What is the cosmic microwave background radiation? Was it created after the Big Bang? -Sreehari, 9, from Kerala, India

The Cosmic Microwave Background (CMB) is the oldest and farthest-traveling light we can see in the entire universe. It was created soon after the Big Bang (the beginning of the universe).

However, it's not the kind of light you or I can see with our eyes. The light we can see is called visible light, but there are other types of light as well. Microwaves are one type of light, as are the X-rays we use to check for broken bones and the radio waves we use to listen to music in our cars.

Initially, the CMB was also very energetic X-rays, but over time it gradually lost energy and became lower-energy microwaves.

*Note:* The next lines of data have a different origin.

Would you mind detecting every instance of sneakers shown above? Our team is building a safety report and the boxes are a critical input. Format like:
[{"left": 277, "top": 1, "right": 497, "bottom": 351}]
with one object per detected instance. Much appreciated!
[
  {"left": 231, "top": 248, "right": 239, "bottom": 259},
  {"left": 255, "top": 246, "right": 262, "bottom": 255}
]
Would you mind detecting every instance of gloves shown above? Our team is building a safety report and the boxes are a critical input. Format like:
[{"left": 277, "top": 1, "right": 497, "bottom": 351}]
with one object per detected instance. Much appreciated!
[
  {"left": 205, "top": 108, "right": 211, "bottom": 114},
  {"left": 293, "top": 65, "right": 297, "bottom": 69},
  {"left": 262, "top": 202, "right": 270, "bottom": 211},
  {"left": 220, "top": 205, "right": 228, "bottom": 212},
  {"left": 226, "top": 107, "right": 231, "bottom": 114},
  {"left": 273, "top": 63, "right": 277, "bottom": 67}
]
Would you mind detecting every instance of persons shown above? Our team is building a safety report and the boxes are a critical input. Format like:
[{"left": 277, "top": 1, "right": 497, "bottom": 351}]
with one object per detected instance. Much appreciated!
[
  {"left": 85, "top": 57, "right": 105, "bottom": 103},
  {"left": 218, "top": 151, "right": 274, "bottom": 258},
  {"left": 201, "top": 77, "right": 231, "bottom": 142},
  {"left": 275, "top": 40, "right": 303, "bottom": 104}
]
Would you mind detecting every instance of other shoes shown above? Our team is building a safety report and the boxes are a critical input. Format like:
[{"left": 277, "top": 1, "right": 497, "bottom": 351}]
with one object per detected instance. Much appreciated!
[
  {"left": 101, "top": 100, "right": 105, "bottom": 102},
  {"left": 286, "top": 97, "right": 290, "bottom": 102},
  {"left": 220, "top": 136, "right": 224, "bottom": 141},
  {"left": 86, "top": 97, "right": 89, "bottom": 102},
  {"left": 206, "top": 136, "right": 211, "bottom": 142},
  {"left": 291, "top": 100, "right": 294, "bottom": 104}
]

The CMB is light that has been there since the birth of the universe, when it was very hot and dense, filled with electrons and protons. These particles have an electric charge, and when light hits one, the charge sends the light in another direction. This prevents the light from traveling very far.

A photo of the CMB taken by the Planck telescope. The colors represent the different temperatures at different locations of the CMB. (Image source: ESA and Planck Laboratory, CC BY-SA)

Cool down gradually

As time went by, the universe expanded and gradually cooled. Eventually, after cooling to a certain point, electrons and protons combined together to form hydrogen atoms. These atoms have no charge, so they do not affect the propagation of light in the same way as electrons and protons. Light can pass through them and propagate through the universe as if the universe were empty.

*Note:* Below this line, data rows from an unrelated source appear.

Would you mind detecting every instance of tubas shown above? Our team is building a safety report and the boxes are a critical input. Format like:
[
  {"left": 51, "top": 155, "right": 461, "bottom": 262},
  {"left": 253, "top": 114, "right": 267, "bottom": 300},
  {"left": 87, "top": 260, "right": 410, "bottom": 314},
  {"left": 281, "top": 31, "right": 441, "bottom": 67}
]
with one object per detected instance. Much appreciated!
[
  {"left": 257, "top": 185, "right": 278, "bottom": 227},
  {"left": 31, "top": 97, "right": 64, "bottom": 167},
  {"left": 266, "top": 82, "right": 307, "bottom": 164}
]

The universe was cooling at the same rate everywhere, and the process was happening everywhere at the same time. Suddenly, light could travel very fast and long distances all over the universe at the same time. Light is still traveling today, and the light that reaches Earth is the cosmic microwave background.

Before the first atom was created, CMB light was all over the universe but couldn't travel very far. In fact, we know it was released only 380,000 years after the Big Bang, which sounds like a long time from the Big Bang to the release of light, but compared to the age of the universe, which is nearly 14 billion years old, it actually happened when the universe was still very young.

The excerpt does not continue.